The defense of the Iranian regime goes out to “the three big briefing podiums — the White House, the State Department and the Pentagon — and across the Twitterverse, where it springs to life in dozens of insta-stories, which over the next five hours don formal dress for mainstream outlets. It’s a tutorial in the making of a digital news microclimate.”
These messages were also conveyed in cooperation with regime supportive groups such as the Ploughshares Fund, which helped fund the notorious National Iranian American Council which similarly carried the administration’s messages, as well as fed them through ex-staffers who were now working with Rhodes.
The story goes on to describe how the administration had been eager to do a deal with the Iranian regime going as far back as 2012 irrespective of the regime’s countless violations and aggressive acts.
The narrative Rhodes developed centered around the perception that “moderates” led by Hassan Rouhani beat “hardliners” and provided the opening to do a deal with Iran and empower these “moderates.” It was a well-worn lure the mullahs had tossed out time and time again, and in Rhodes, they found a receptive and willing audience for their lies.
“The idea that there was a new reality in Iran was politically useful to the Obama administration.
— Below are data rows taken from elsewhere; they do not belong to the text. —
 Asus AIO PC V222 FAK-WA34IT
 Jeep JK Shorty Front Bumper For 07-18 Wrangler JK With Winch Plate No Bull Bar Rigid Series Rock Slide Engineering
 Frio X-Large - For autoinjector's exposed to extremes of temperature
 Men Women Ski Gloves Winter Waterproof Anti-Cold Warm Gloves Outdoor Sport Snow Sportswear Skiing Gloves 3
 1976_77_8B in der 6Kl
By obtaining broad public currency for the thought that there was a significant split in the regime, and that the administration was reaching out to moderate-minded Iranians who wanted peaceful relations with their neighbors and with America, Obama was able to evade what might have otherwise been a divisive but clarifying debate over the actual policy choices that his administration was making,” the Times wrote.
An aggressive digital outreach campaign was launched in support of the nuclear deal that included using the Twitter handle @TheIranDeal to ensure no negative tweet about the deal passed without a rebuttal, as well as enlisting journalists who supported the Iranian regime such as Laura Rozen of Al-Monitor, who essentially served as an automatic retweeter for the administration and Iran lobby on the subject.
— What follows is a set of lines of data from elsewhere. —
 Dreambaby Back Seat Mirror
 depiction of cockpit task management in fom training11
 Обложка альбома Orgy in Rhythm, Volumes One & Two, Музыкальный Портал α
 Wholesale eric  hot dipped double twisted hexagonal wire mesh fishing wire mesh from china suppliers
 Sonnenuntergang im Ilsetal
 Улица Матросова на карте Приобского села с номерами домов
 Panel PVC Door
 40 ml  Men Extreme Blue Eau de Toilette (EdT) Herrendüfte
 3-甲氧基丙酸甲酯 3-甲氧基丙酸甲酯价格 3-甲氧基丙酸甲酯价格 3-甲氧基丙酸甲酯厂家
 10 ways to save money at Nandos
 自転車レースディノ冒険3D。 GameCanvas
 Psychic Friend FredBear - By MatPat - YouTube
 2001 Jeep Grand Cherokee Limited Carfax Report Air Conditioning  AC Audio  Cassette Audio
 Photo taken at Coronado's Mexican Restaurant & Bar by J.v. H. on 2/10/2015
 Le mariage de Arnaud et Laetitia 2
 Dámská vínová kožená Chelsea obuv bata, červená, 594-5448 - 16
The White House point person during the later stage of the negotiations was Rob Malley, a favored troubleshooter who is currently running negotiations that could keep the Syrian dictator Bashar al-Assad in power, another high priority item for the Iranian regime.
At one point Rhodes even acknowledges that regime leader Hassan Rouhani and Javad Zarif, the regime foreign minister, are in fact not “real reformers,” which makes his work to sell the deal to the American public one of the greatest deceptions ever played on them.
The condemnation and reaction was swift and unequivocal as John Podhoretz took the administration to task in the New York Post:
The Iran deal, you may recall, was wildly unpopular with the American people. To ensure senators didn’t cast a two-thirds vote against it and kill it, the White House set up a digital response “war room” whose purpose was relentlessly to make the case that a vote against the deal was a vote for war, he writes.
It could only work if water-carriers did the White House’s job for it, and nonprofit water-carriers did their faithful duty. “We created an echo chamber,” Rhodes tells Samuels about the journalists and think-tankers who were discussing the Iran deal based almost entirely on information given to them by the White House. “They were saying things that validated what we had given them to say,” Podhoretz adds.
The reality of the Times piece is to shine a bright light on how disingenuous the entire debate was around the Iran nuclear deal; a deal that has empowered a weakened, unstable Iranian regime and allowed it to continue during a time following the Arab Spring and protests over the 2009 uprisings in which it teetered on the brink of collapse.